Counting Elements in an array passed to a function

For sizeof calculations in your function:
1.
str is a pointer to char.
sizeof(str) is the size of a pointer to char. (That's 2 for avr-gcc)
str[0] is a char
sizeof(str[0]) is the size of a char (That's always 1 in C and C++)

2.
&str is a pointer to pointer to char
sizeof(&str) is the size of a pointer to a pointer to char (That's 2 for avr-gcc)
str[0] is a char
&str[0] is a pointer to char
sizeof(&str[0]) is the size of a pointer to char (That's 2 for avr-gcc)
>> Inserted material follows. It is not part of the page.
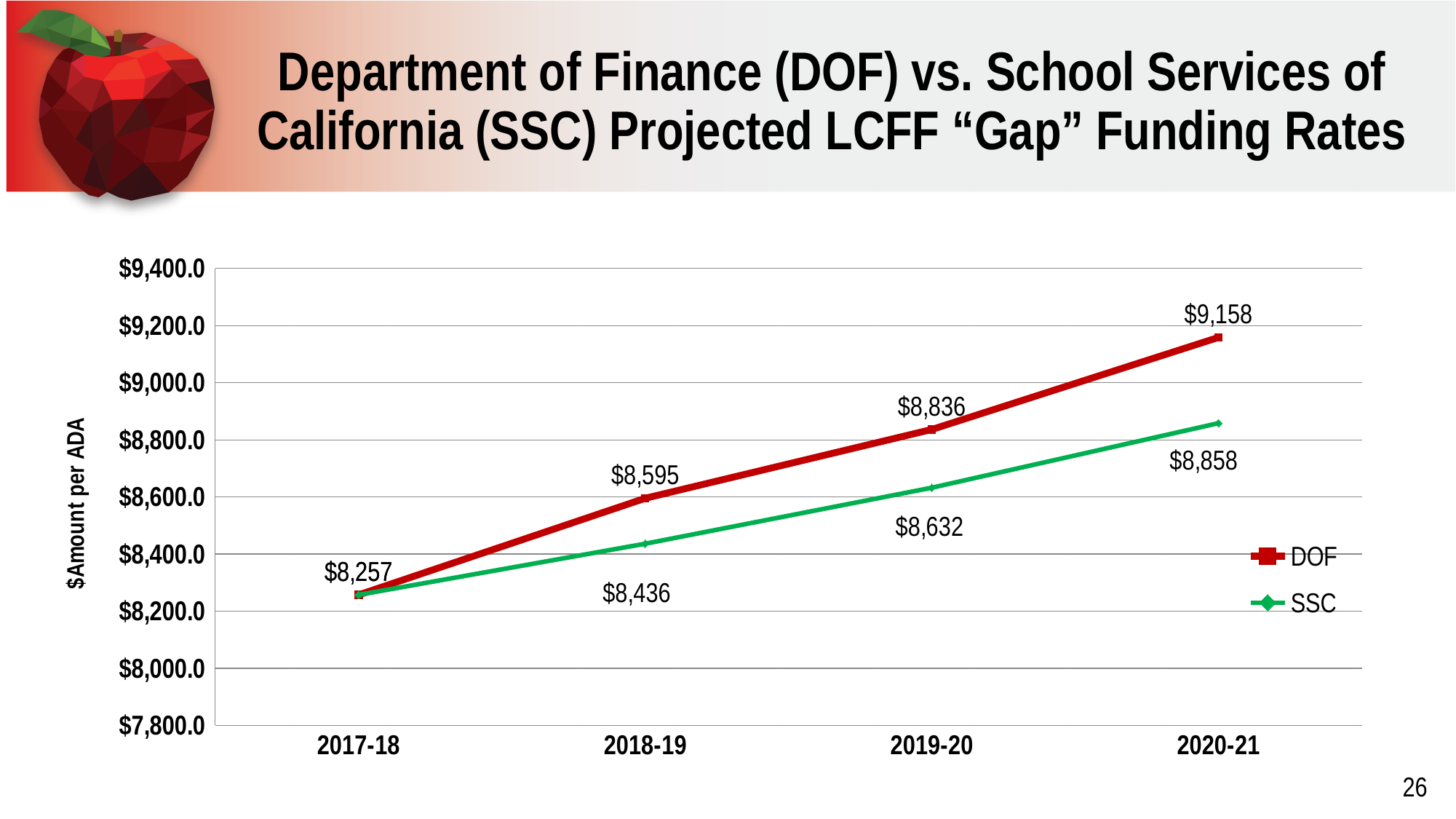
What is the DOF projected value for 2020-21? $9,158 What is the difference between the DOF and SSC values in 2019-20? $204 What kind of chart is shown on the slide? Line chart In which year is the DOF series at its lowest value? 2017-18 How many series does the legend list? 2 Which series has the larger value in 2018-19, DOF or SSC? DOF What is the DOF projected value for 2018-19? $8,595 What is the difference between the DOF and SSC values in 2020-21? $300 How many years are shown on the x axis? 4 What is the SSC projected value for 2019-20? $8,632 In which year does the DOF series reach its highest value? 2020-21 What is the SSC projected value for 2020-21? $8,858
Next-to-bottom line: Inside the function whose parameter is a pointer, the function can not know the size of the array unless you tell it.

If the parameter is a pointer to char, with C-style "strings," you can tell the number of chars in the "string" with the strlen() function, but the function doesn't know whether the argument in the calling function was the address of a literal string (as it is in your program) or the address of the first element in an array or whatever. In particular, it doesn't know the size of the array.

In order for strlen() to work, you have to feed it the address of a sequence of chars that is terminated by a byte whose bits are all zero. The strlen() function starts counting at the address that you give it and stops when it sees the zero byte.

void setup()
{
    Serial.begin(9600);
}
void loop()
{
    char x[100];
    Serial.print("In main: sizeof(x)   = ");
    Serial.println(sizeof(x));
    
    foo(x);
    
    delay(10000);
}

// The function has no way (no way) of knowing the
// size of the array back in the calling function.
//
// It just prints out the size of a pointer to char.
//
void foo(char *bar)
{
    Serial.print("In foo:  sizeof(bar) =   ");
    Serial.println(sizeof(bar));
}

Output:


In main: sizeof(x)   = 100
In foo:  sizeof(bar) =   2

Bottom line: The compiler knows the size of the array when and where you declare it. When you pass the name of the array to a function, you are passing a pointer whose value is the address of the first element of the array. The pointer does not carry along any information as to the size of the array. Period. Full stop.